* WHAT TO PRODUCE
Please print out the lines starting with the line that contains "From farthest to" and continuing through the line that contains "What is the depth", reproducing them exactly. Omit the pictures from your answer.

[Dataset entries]
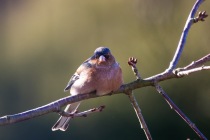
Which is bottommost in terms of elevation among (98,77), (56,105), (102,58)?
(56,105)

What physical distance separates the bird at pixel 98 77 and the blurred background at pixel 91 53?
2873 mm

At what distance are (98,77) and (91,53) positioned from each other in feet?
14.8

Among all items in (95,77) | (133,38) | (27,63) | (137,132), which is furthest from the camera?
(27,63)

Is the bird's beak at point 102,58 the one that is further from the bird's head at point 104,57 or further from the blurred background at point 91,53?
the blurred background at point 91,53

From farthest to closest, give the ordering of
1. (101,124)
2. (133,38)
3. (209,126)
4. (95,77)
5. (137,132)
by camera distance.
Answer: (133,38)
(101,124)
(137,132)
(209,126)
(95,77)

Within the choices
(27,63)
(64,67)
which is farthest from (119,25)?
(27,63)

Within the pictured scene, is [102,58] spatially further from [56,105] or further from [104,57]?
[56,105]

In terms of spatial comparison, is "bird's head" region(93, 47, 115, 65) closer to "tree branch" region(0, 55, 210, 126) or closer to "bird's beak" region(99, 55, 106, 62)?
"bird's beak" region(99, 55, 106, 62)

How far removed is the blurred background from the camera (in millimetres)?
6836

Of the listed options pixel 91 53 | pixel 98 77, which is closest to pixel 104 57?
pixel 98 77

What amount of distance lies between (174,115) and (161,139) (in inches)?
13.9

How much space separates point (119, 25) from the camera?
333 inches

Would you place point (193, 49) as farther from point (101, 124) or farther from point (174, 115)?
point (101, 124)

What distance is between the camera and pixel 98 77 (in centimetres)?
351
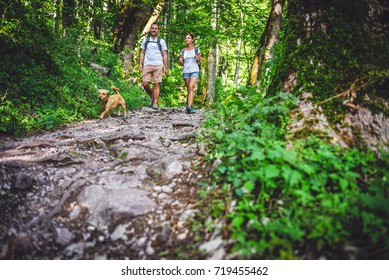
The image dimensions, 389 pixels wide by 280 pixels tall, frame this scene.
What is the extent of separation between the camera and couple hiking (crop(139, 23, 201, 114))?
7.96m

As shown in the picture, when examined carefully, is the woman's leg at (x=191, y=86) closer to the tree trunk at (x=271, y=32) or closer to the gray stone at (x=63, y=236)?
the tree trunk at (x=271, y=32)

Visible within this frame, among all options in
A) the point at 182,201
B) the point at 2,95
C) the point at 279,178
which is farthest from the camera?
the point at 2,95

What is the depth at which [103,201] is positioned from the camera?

...

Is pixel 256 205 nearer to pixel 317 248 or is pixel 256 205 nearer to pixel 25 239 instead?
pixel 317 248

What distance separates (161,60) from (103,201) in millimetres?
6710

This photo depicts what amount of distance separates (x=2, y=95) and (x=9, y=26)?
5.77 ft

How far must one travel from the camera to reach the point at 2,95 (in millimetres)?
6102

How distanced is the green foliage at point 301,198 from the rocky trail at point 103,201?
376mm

* RESPONSE BELOW
From farthest to closest, give the ordering of
1. (101,124)
2. (133,38)
3. (209,126)
4. (95,77)
5. (137,132)
by camera distance.
Answer: (133,38)
(101,124)
(137,132)
(209,126)
(95,77)

Within the choices
(27,63)
(64,67)
which is farthest from (119,25)?
(27,63)

Within the pictured scene, is [102,58] spatially further from [56,105] or further from [104,57]?
[56,105]

In terms of spatial comparison, is "bird's head" region(93, 47, 115, 65) closer to "tree branch" region(0, 55, 210, 126) or closer to "bird's beak" region(99, 55, 106, 62)?
"bird's beak" region(99, 55, 106, 62)

How far removed is the blurred background from the camera (in millimetres)?
6836

Of the listed options pixel 91 53 | pixel 98 77, which is closest to pixel 104 57?
pixel 98 77

What amount of distance lies between (174,115) and (161,139) (in inches)?
13.9

How much space separates point (119, 25) from the camera?
333 inches

Would you place point (193, 49) as farther from point (101, 124) or farther from point (174, 115)?
point (101, 124)

What distance is between the camera and pixel 98 77 (in centimetres)?
351
The image dimensions, 389 pixels wide by 280 pixels tall, frame this scene.
What is the extent of separation between the camera and couple hiking (crop(139, 23, 201, 114))?
7.96m

As shown in the picture, when examined carefully, is the woman's leg at (x=191, y=86) closer to the tree trunk at (x=271, y=32) or closer to the gray stone at (x=63, y=236)?
the tree trunk at (x=271, y=32)

Visible within this frame, among all options in
A) the point at 182,201
B) the point at 2,95
C) the point at 279,178
which is farthest from the camera?
the point at 2,95

What is the depth at which [103,201] is positioned from the camera?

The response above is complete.